Segundo TEIXEIRA (2003), a análise de redes é típica do setor de transportes e consiste inicialmente de operações básicas que permitem avaliação da estrutura da rede no que se refere à sua complexidade, conectividade, topologia, impedância e acessibilidade. De acordo com CHOU (1997), a complexidade e conectividade da rede são caracterizadas pela quantidade de nós e ligações existentes; já a topologia, que é considerada um elemento crítico na caracterização de sistemas, relaciona-se à conectividade entre os nós e ao sentido e existência de restrições de fluxo nas ligações. A impedância pode variar segundo o tipo de problema analisado, sendo distância, tempo e custo de viagem valores típicos de impedâncias de rede, mas

estando o analista livre para atribuir à rede qualquer atributo de impedância que achar conveniente. Por fim, a acessibilidade indica o grau de facilidade no deslocamento a partir de um dado nó da rede para qualquer outro.

Como problemas típicos de análise de redes, CHOU (1997) destaca os problemas de roteamento, como o do caixeiro viajante, que busca o menor roteiro para se passar por todos os nós da rede, e o do carteiro chinês, que busca o menor roteiro para se passar por todos os arcos da rede, e os problemas de identificação de caminhos mínimos, com ou sem restrição de capacidade. LORENA (2003) também destaca os problemas de localização de facilidades que visam o provimento do melhor acesso possível a elas, considerando-se as condições de oferta da rede.
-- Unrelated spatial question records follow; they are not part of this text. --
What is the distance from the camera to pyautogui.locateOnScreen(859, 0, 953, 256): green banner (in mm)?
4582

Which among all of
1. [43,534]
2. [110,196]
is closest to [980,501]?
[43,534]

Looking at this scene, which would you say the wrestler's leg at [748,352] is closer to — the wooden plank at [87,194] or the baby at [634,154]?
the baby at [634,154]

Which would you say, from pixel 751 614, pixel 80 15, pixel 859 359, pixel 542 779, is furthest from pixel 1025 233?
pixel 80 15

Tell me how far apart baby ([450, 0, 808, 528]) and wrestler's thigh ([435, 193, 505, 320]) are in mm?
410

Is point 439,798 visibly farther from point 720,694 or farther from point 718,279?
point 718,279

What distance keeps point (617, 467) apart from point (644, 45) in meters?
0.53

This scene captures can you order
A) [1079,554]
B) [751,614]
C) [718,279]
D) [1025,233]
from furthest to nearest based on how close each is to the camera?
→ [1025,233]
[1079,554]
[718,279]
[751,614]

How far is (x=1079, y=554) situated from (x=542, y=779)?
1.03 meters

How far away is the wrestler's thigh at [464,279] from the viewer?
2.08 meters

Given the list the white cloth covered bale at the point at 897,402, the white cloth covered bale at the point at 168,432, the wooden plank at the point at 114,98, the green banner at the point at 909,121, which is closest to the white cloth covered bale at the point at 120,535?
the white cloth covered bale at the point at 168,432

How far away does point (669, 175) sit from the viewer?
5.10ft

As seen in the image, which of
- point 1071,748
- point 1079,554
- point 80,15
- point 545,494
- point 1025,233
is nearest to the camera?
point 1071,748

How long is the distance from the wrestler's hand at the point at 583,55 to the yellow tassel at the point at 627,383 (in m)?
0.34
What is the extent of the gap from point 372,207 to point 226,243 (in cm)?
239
4.1.2 Ferramentas de Análise Espacial

A classificação mais usual das ferramentas de análise espacial é a proposta por ANSELIN (1992) e consiste no agrupamento das ferramentas em quatro tipos diferentes, como apresentado na Figura 4.1. As ferramentas de seleção englobam os mecanismos de consulta a banco de dados por meio de amostragem ou agrupamento dos dados analisados, a apresentação destes em mapas temáticos e a sua sumarização através de estatísticas descritivas, métodos gráficos e numéricos.
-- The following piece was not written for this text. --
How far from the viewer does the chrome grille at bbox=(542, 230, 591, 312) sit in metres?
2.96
As ferramentas de manipulação são utilizadas na geração de novos dados espaciais, a partir de dados espaciais ou não, e que estejam situados em uma ou mais camadas de análises (TEIXEIRA, 2003). Segundo CHOU (1997), as análises realizadas em uma única camada são chamadas horizontais e referem-se às operações de manipulação, seleção e classificação de entidades. Já as análises de múltiplas camadas, ou análises verticais, permitem a manipulação de dados em camadas separadas e o exame e a estimativa das relações entre as mais diversas entidades, destacando-se as operações de sobreposição de camadas, de agregação dos dados e de análise de proximidade.

Com relação à análise exploratória, suas ferramentas permitem descrever e visualizar distribuições espaciais, descobrir padrões de associação espacial (aglomerados espaciais), sugerir a existência de instabilidades espaciais (não- estacionaridade) e identificar observações atípicas (valores extremos) (CÂMARA et al, 2001b). Esses métodos têm como finalidade descrever o fenômeno analisado sem efetuar muitas mudanças nos dados originais, através de técnicas de visualização dos dados, de forma a detectar padrões, elaborar hipóteses e estimar modelos espaciais (WISE et al, 1998).
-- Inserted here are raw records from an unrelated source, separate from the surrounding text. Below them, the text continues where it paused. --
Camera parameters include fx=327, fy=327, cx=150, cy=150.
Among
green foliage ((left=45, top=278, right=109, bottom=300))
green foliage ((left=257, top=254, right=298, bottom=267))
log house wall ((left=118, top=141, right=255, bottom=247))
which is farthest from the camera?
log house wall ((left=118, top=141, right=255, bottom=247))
Figura 4.1: Ferramentas da Análise Espacial

Fonte: ANSELIN (1999) apud Câmara et al (2001a)

Além disso, CARVALHO (1997) afirma que essas ferramentas são essenciais ao desenvolvimento da análise confirmatória que, em geral, é sensível ao tipo de distribuição, à presença de valores extremos e à ausência de estacionariedade. Este ramo da análise espacial envolve o conjunto de modelos de estimação e procedimentos de validação necessários para implementar análise de componentes espaciais, sendo o ferramental de Estatística Espacial, discutido no próximo tópico, assim como da Econometria Espacial, de grande importância na implementação deste tipo de análise (TEIXEIRA, 2003).